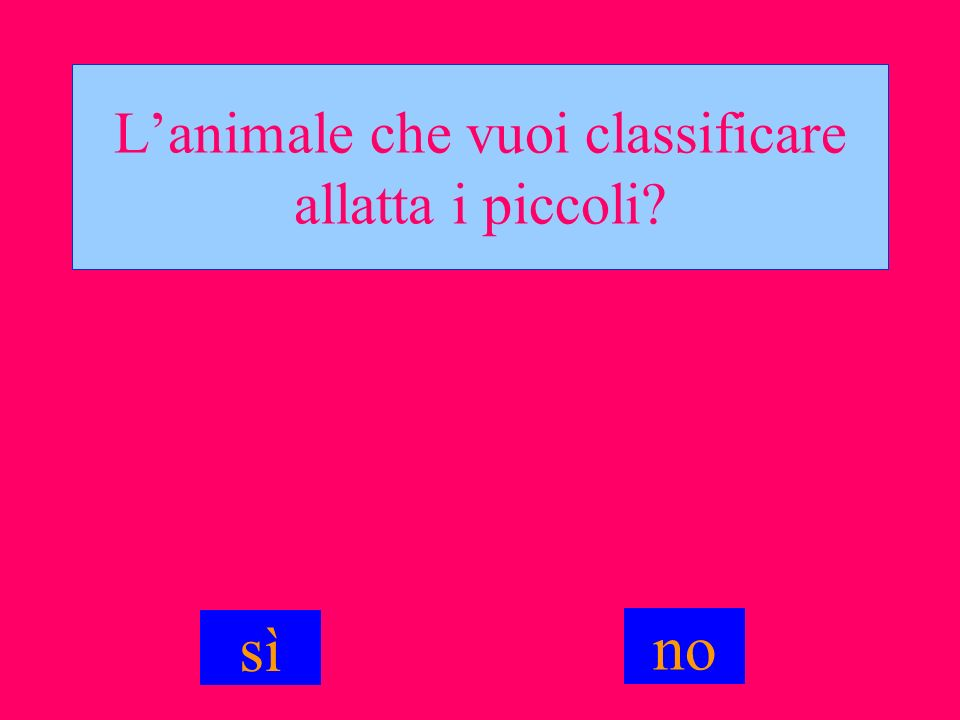L'animale che vuoi classificare allatta i piccoli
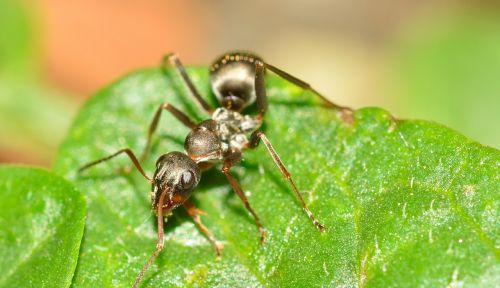 hymenoptera ant serviformica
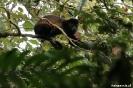 Mombacho - Brulaap (Howler monkey)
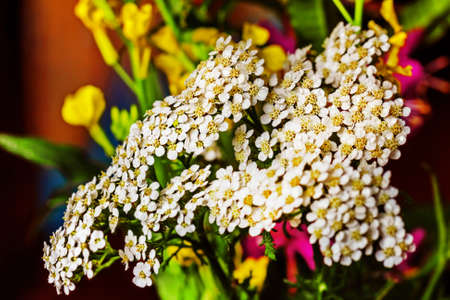 Pretty little flowers of white yarrow for health and good mood Standard-Bild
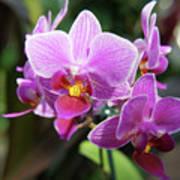 Purple Orchids 2 Art Print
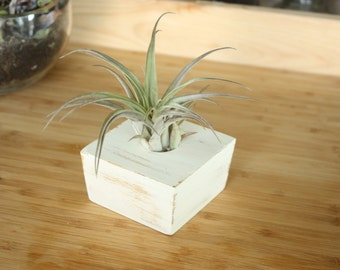 Painted Wooden Air Plant Holder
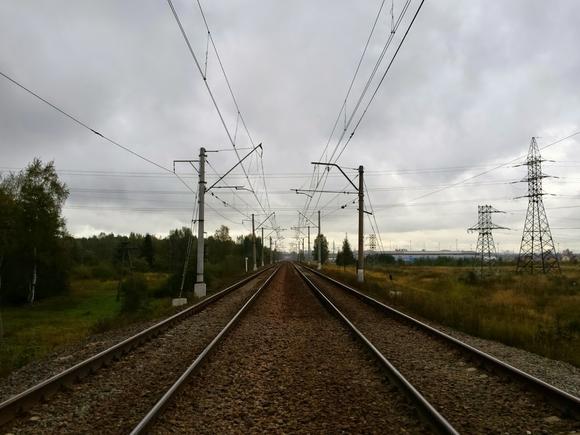 РЖД получили годовой убыток в десятки миллиардов рублей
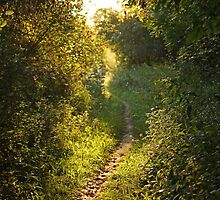 Nature's Path by Mike Sonnenberg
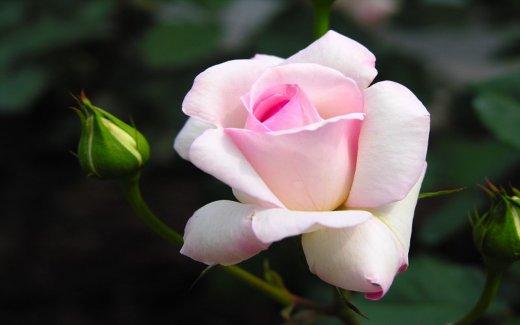 бледо розова роза - изящество1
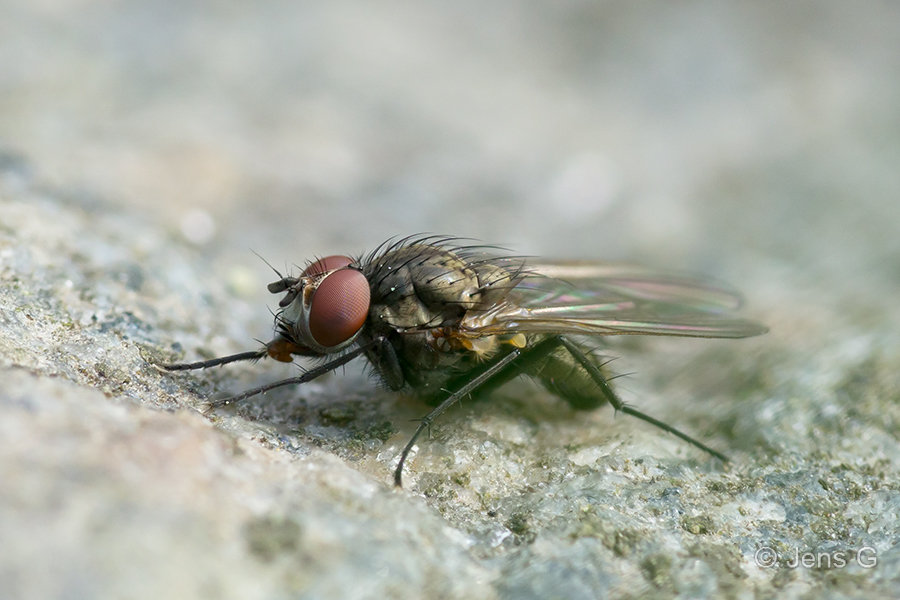 Flue på en sten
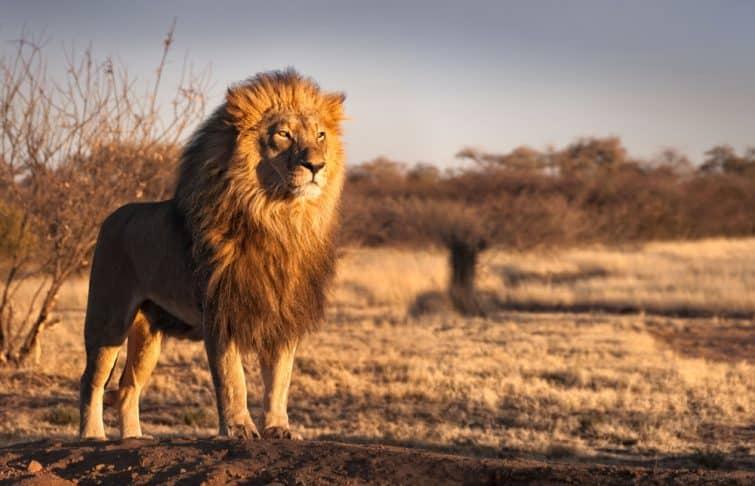 Lion dans le désert de Kalahari en Namibie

* ASSIGNMENT:
Write the listing out in full, exactly; no images.

* ANSWER SPACE:
L'animale che vuoi classificare allatta i piccoli
 hymenoptera ant serviformica
 Mombacho - Brulaap (Howler monkey)
 Pretty little flowers of white yarrow for health and good mood Standard-Bild
 Purple Orchids 2 Art Print
 Painted Wooden Air Plant Holder
 РЖД получили годовой убыток в десятки миллиардов рублей
 Nature's Path by Mike Sonnenberg
 бледо розова роза - изящество1
 Flue på en sten
 Lion dans le désert de Kalahari en Namibie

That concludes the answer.